There are many factors that can contribute to weight gain - Inactivity, unhealthy eating habits, genetics, age, or certain medications all can play a role. Capsaicin may help boost your metabolism, which can help you burn more calories both at rest and during exercise — meaning you might be able to lose weight more easily.
3. Spicy foods may be an effective pain reliever.
If you’ve ever bitten into a chili pepper, you’re probably familiar with the burning sensation that follows. When you apply that same sensation to the nerves on your hands and feet, it can make those nerves lose their feeling for extended periods of time, combating pain.
When used as a lotion or other topical cream, capsaicin causes a slight feeling of heat, stinging, and itching. Over time, the nerves in your hands and feet will grow accustomed to the lotion and will have a lower ability to process pain. This can help with conditions such as arthritis and injuries.

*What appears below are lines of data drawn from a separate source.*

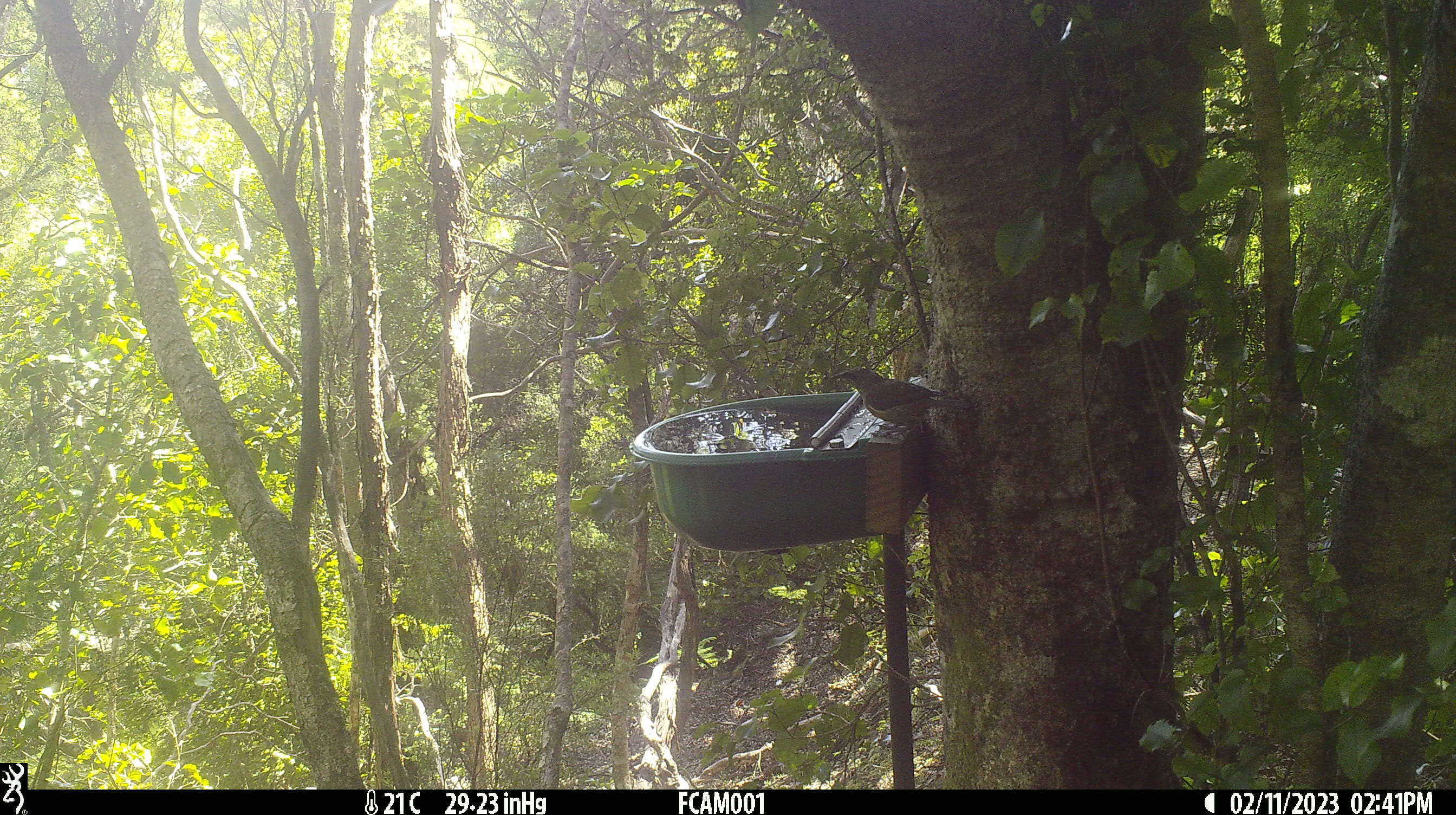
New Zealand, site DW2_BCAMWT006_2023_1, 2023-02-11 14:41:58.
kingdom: Animalia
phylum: Chordata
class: Aves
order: Passeriformes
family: Meliphagidae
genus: Anthornis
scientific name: Anthornis melanura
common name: new zealand bellbird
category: bellbird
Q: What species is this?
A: Bellbird (new zealand bellbird) (Anthornis melanura).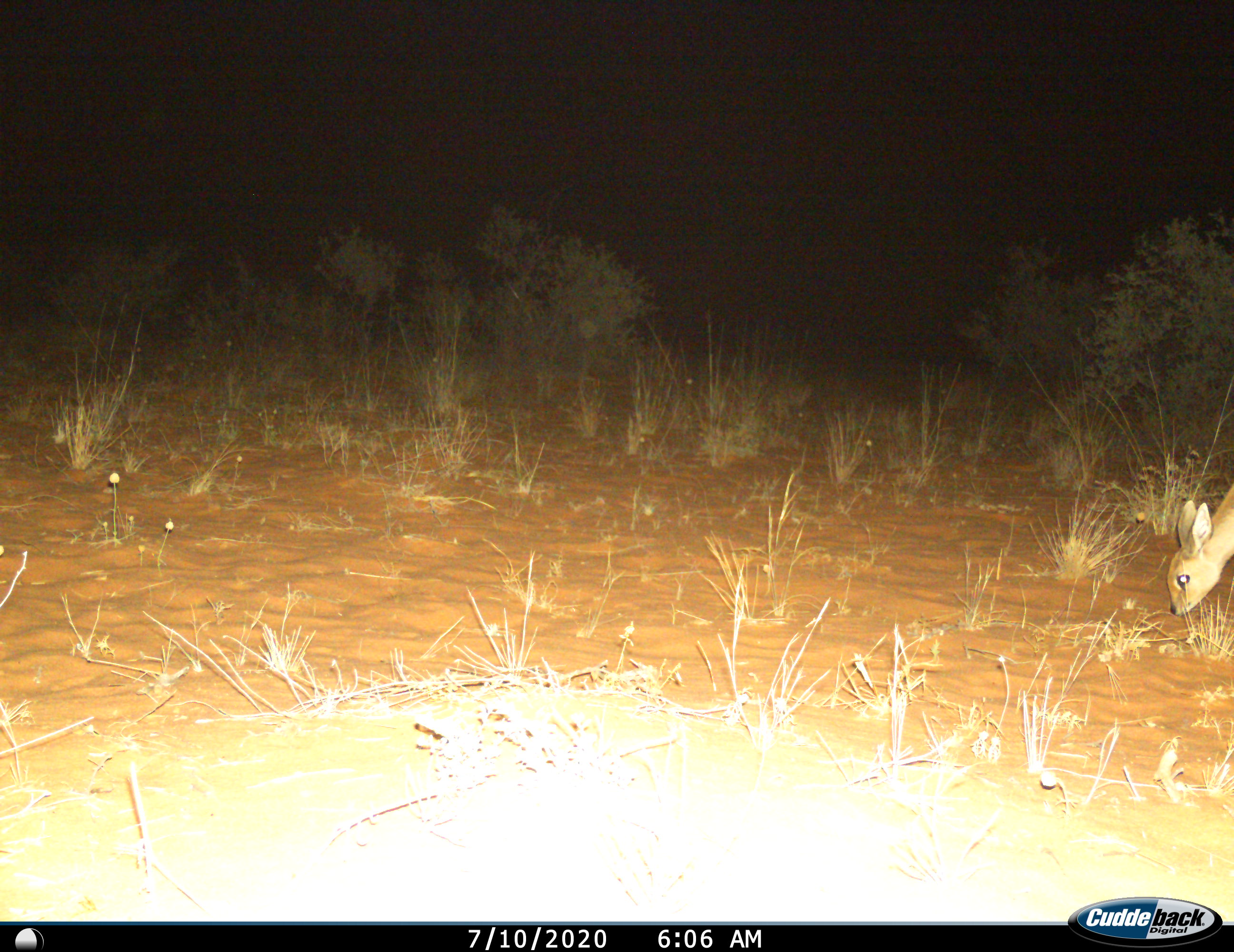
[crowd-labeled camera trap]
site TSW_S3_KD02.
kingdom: Animalia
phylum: Chordata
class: Mammalia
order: Artiodactyla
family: Bovidae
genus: Raphicerus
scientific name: Raphicerus campestris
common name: steenbok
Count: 1.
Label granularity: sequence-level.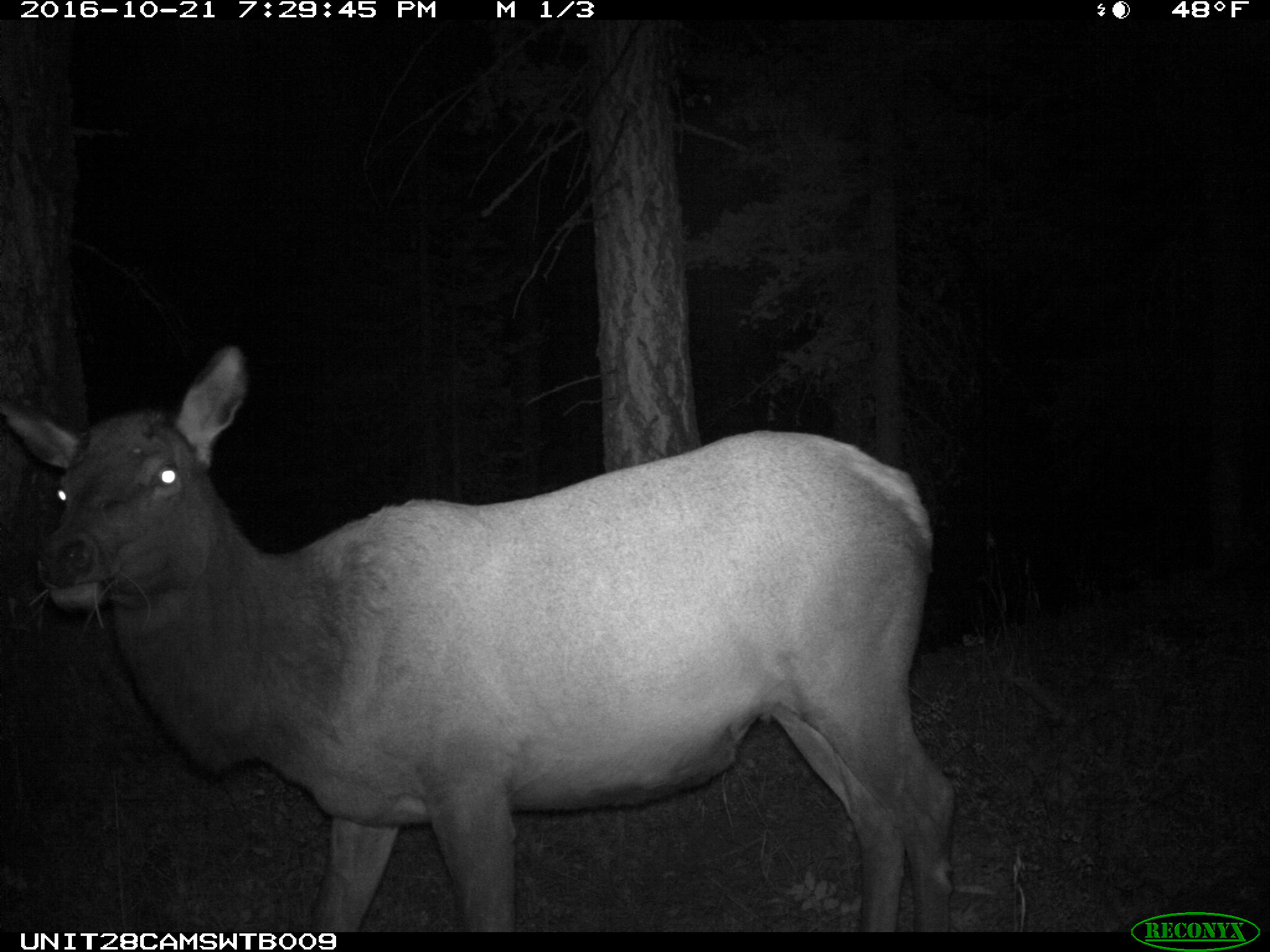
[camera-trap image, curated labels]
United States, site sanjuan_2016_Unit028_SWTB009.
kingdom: Animalia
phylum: Chordata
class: Mammalia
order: Artiodactyla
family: Cervidae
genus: Cervus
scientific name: Cervus elaphus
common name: red deer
Cervus elaphus (red deer).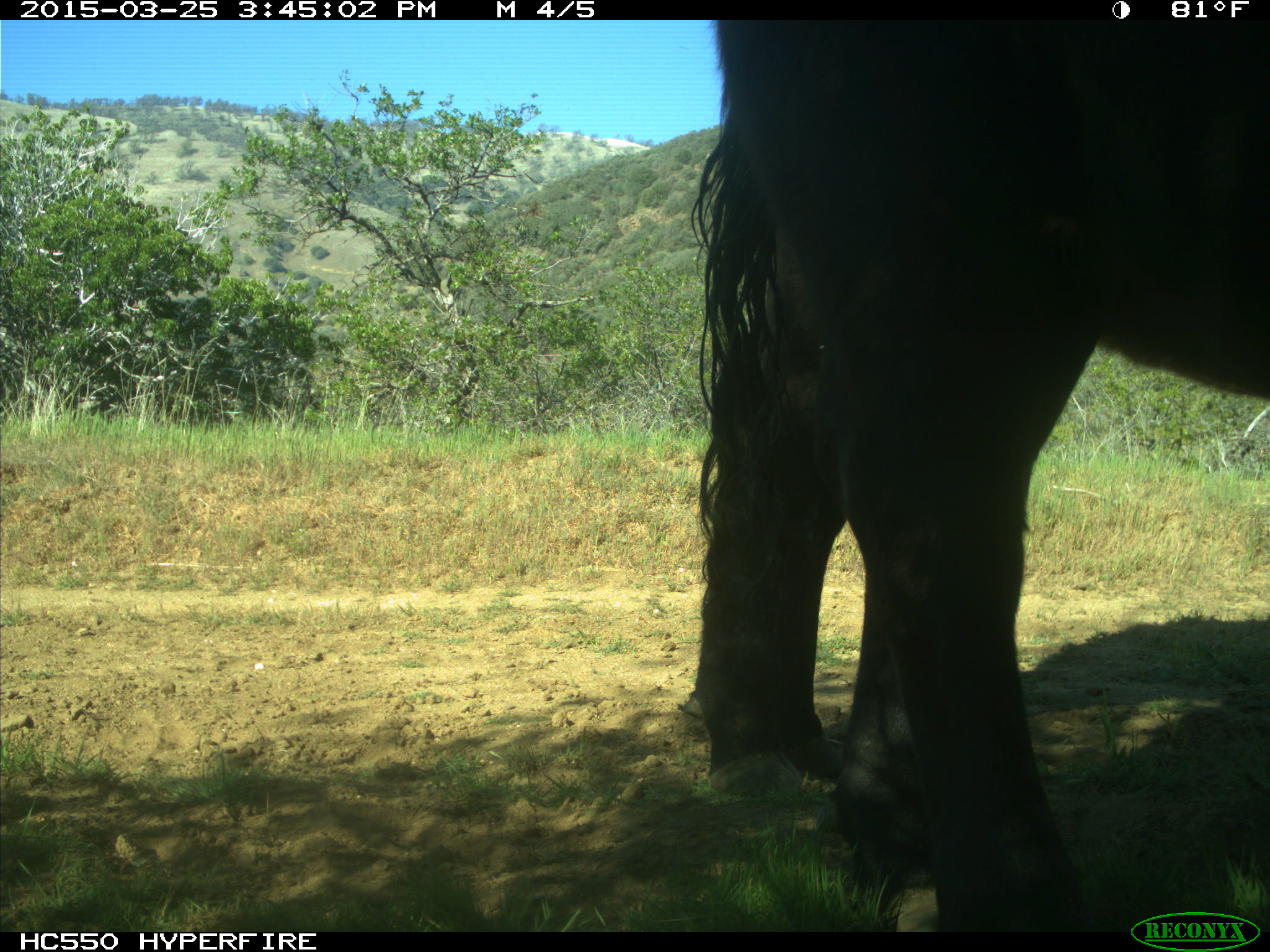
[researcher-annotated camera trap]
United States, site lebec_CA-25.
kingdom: Animalia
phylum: Chordata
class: Mammalia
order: Artiodactyla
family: Bovidae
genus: Bos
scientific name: Bos taurus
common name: domestic cow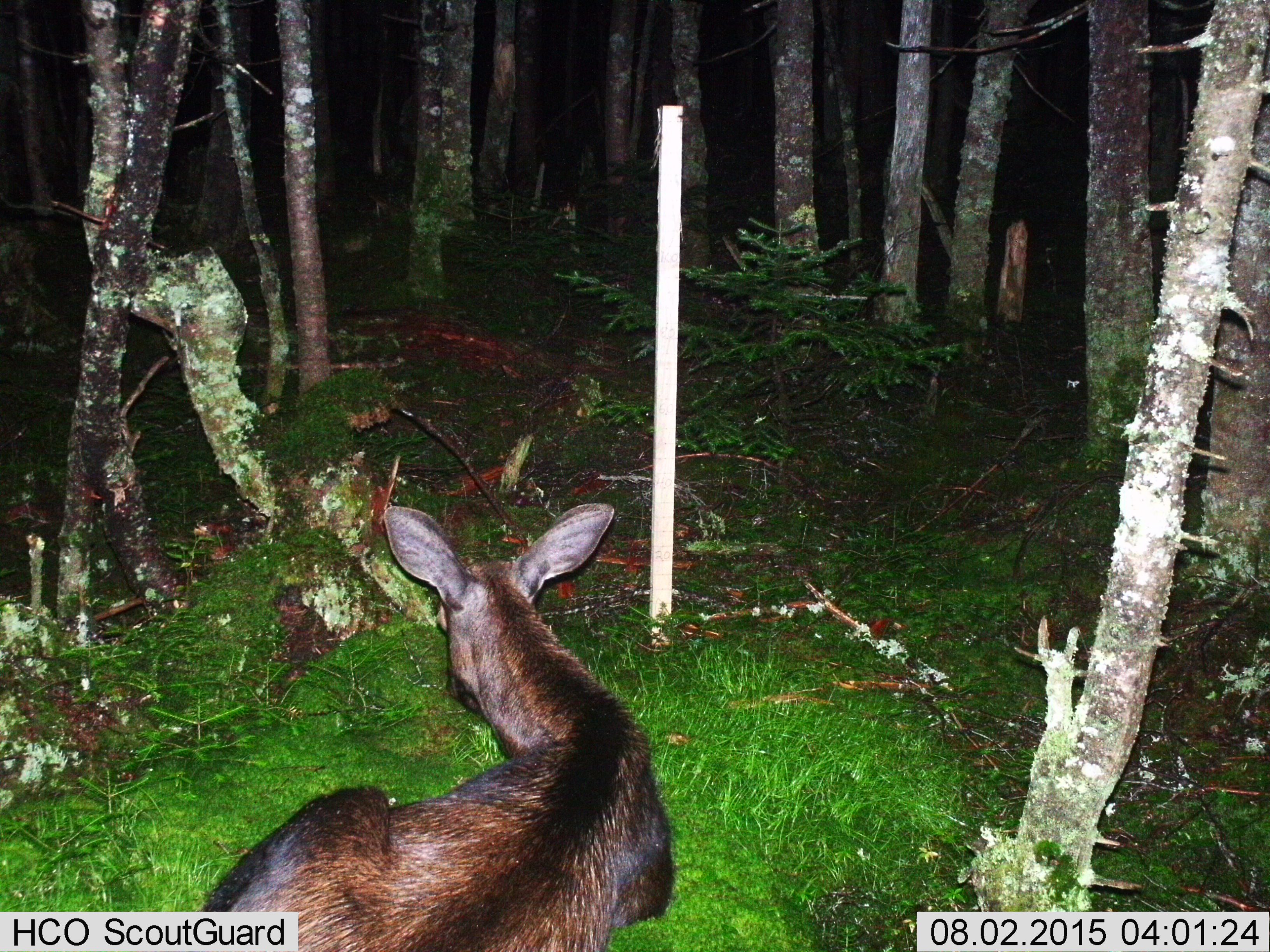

4. Spicy foods may calm your gut and keep it healthy.
Your taste buds and your gut may be more connected than you think. When you bite into a pepper, the capsaicin attaches to a receptor that communicates with other cells. That communication causes a nerve on your tongue to immediately tell your brain that it’s hot.
That same receptor is found in your digestive tract. When capsaicin enters your digestive tract and attaches to the receptor, it creates a chemical called anandamide. Anandamide has been shown to lead to less inflammation in the gut, which can be caused by conditions such as ulcerative colitis and crohns disease.
The same reaction that calms down your gastrointestinal tract may also keep it tumour-free. It may be particularly effective for people that are at high risk of developing intestinal tumours — such as people with a family history.